- Fragmento para leer

- - -

Posiblemente nuestro símbolo sea el cielo, eso explica el hecho de que nuestras calles no sean calles sino cuestas. Nacimos de y con la contemplación del cielo de la misma manera en que la pirámide precolombina lo hizo del volcán.

Y al ver al cielo lo que hacemos es desalojar a la ciudad de su lugar, o darle un lugar secundario como significante, como si ella mirara hacia otro sitio fuera de sí, como si su construcción se pusiera en movimiento, como si fuera una traducción o una metáfora de otra cosa, algo extraño a nosotros. Nada nos resulta verdaderamente originario en esta ciudad, porque todas sus construcciones son ya la huella de algo, la memoria de algo ya sido que no termina de convocar a sus habitantes. Lo que aquí se ha dado en llamar casco histórico es algo que se constituye en retazos, fragmentos de origen diversos e insuficientes para alcanzar una lógica del devenir urbano. Está claro que no hay permanencia en parte alguna, y que esta ciudad es una ciudad sin asideros fijos, un universo sin puntos de apoyo definitivos, sin perspectiva, sin seguridad ontológica, y que a diferencia de las cosas, objetos, monumentos y edificaciones, sólo nosotros pasamos por delante de todo como aire que cambia. La ventaja de vivir en esta ciudad, si podríamos llamarle así, radica en el hecho de no tener nada propio, eso vuelve más interesante la posibilidad de reinventarnos. Por eso observamos al cielo, porque anhelamos ver que lo que dejamos atrás también se reinvente.

- - -

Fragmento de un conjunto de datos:
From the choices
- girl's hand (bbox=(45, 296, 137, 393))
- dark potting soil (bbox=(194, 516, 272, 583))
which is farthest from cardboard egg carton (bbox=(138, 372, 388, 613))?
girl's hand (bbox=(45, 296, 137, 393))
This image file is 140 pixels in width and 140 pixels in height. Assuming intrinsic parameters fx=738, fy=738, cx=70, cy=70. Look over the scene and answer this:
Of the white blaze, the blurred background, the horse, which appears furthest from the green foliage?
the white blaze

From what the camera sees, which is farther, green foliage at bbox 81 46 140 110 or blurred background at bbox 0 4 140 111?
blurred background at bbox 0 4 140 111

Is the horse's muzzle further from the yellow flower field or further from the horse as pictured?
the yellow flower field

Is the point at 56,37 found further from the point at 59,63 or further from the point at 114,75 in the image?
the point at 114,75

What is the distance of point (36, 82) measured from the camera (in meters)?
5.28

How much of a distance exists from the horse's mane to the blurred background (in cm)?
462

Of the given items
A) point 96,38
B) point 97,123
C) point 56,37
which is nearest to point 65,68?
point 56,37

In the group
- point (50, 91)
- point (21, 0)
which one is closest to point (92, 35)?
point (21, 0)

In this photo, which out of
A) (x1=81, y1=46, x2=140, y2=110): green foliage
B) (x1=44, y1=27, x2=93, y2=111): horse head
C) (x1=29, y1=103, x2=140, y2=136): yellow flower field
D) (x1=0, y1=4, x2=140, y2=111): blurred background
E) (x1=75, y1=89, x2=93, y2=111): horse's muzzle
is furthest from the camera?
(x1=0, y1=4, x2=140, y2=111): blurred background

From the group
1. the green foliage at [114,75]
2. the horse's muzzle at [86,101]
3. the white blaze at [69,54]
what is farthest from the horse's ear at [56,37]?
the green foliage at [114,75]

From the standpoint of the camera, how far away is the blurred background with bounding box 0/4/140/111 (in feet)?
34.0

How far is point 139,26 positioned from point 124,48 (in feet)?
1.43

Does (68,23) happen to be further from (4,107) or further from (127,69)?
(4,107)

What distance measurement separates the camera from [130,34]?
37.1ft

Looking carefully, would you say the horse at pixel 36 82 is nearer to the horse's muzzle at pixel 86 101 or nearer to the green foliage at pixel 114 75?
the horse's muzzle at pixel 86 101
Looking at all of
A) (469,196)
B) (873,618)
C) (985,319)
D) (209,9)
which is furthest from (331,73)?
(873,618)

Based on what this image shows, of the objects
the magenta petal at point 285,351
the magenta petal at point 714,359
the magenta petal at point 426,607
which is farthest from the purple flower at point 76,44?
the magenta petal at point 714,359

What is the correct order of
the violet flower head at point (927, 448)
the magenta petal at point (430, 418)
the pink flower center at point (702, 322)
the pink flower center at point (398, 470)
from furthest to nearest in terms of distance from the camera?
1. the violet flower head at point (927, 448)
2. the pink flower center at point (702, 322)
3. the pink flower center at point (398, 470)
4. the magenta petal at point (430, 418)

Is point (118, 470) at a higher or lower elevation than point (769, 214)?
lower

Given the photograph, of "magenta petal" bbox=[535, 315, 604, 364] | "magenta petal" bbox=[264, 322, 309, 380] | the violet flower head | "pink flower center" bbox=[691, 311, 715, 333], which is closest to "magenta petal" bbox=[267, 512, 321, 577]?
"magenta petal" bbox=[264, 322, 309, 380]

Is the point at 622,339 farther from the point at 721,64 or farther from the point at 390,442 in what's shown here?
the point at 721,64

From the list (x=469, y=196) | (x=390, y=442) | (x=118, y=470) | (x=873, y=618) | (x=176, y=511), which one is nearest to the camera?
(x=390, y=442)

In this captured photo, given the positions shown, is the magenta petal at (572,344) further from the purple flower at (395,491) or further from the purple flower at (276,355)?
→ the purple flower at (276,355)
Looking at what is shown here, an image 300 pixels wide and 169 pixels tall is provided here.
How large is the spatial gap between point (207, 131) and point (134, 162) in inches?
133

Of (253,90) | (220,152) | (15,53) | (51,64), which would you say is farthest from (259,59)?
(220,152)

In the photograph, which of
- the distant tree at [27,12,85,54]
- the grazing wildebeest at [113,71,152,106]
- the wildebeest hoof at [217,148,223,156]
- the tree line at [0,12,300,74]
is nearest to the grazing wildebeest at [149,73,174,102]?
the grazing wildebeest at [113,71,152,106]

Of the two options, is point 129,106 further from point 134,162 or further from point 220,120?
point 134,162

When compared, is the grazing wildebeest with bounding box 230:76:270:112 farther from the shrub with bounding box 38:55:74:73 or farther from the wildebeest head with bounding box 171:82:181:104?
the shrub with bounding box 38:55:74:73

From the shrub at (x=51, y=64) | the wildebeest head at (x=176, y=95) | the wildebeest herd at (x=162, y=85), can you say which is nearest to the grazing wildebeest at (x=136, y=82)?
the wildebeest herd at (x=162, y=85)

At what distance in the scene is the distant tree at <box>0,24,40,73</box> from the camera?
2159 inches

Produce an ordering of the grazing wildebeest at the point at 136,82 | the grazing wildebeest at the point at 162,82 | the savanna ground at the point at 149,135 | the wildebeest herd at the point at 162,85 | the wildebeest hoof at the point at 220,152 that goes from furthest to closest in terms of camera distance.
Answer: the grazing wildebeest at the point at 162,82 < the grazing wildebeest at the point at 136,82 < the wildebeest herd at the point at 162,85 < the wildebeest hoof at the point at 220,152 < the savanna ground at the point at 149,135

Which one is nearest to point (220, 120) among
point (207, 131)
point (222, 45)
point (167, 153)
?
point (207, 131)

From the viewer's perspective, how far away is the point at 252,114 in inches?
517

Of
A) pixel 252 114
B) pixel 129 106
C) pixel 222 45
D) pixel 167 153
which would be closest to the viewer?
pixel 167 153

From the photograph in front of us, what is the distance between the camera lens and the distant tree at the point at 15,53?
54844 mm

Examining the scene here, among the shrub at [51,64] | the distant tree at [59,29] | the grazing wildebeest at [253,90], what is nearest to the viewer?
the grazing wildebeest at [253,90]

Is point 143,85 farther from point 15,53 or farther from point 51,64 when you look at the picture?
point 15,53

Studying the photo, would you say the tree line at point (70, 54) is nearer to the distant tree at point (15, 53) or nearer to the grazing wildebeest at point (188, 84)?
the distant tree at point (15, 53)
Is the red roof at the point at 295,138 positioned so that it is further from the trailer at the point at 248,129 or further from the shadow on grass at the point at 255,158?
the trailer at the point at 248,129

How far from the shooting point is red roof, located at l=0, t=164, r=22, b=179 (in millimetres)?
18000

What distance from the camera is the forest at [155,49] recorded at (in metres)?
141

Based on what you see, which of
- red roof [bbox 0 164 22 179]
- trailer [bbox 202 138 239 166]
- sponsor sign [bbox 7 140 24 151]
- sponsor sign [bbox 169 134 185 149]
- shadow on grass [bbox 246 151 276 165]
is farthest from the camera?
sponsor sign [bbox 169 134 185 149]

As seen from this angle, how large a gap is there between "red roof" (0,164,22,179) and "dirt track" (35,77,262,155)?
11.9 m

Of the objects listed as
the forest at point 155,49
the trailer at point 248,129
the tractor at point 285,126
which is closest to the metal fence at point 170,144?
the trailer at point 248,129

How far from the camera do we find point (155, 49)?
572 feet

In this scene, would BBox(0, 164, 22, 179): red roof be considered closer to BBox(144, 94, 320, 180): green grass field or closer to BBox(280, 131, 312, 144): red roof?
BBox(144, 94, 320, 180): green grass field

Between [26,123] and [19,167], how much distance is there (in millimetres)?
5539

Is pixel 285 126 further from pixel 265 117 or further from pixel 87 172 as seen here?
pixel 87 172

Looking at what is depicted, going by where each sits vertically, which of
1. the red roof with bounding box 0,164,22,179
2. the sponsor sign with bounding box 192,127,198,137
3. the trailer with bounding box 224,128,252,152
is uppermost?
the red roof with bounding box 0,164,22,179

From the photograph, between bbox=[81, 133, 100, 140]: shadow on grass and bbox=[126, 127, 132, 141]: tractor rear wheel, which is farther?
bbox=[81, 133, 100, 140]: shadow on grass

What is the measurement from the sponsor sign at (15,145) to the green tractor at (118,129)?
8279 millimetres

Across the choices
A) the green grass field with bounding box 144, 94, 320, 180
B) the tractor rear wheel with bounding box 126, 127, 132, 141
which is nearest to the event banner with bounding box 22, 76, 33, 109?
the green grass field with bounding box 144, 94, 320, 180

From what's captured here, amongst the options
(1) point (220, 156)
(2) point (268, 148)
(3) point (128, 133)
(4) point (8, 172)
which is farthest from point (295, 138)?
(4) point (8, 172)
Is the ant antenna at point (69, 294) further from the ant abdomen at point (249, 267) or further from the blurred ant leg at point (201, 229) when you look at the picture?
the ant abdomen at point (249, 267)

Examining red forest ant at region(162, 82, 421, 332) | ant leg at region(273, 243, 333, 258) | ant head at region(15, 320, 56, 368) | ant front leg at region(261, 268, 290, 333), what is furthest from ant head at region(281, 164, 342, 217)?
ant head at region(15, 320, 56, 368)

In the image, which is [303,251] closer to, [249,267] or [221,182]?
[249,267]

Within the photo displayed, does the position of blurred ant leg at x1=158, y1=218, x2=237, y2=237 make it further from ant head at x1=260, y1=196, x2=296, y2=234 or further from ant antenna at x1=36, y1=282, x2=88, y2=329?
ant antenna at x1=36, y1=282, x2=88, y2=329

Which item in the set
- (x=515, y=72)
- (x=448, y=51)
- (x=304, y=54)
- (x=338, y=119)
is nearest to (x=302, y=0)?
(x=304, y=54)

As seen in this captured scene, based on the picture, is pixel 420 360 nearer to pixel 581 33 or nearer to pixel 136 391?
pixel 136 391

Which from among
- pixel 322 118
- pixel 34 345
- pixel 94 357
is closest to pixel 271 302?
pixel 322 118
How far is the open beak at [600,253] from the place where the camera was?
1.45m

- - -

Indica si cada afirmación concuerda con el fragmento sobre la ciudad y el cielo, y respalda tu respuesta con las palabras exactas del fragmento que lo deciden: 1. Las calles de la ciudad son cuestas. 2. El casco histórico basta para alcanzar una lógica del devenir urbano. 3. La ventaja de vivir en esta ciudad está en no tener nada propio. Las entradas son material aparte, independiente del fragmento.

- Respuesta escrita
1. Sí: «nuestras calles no sean calles sino cuestas».
2. No: «fragmentos de origen diversos e insuficientes para alcanzar una lógica del devenir urbano».
3. Sí: «radica en el hecho de no tener nada propio».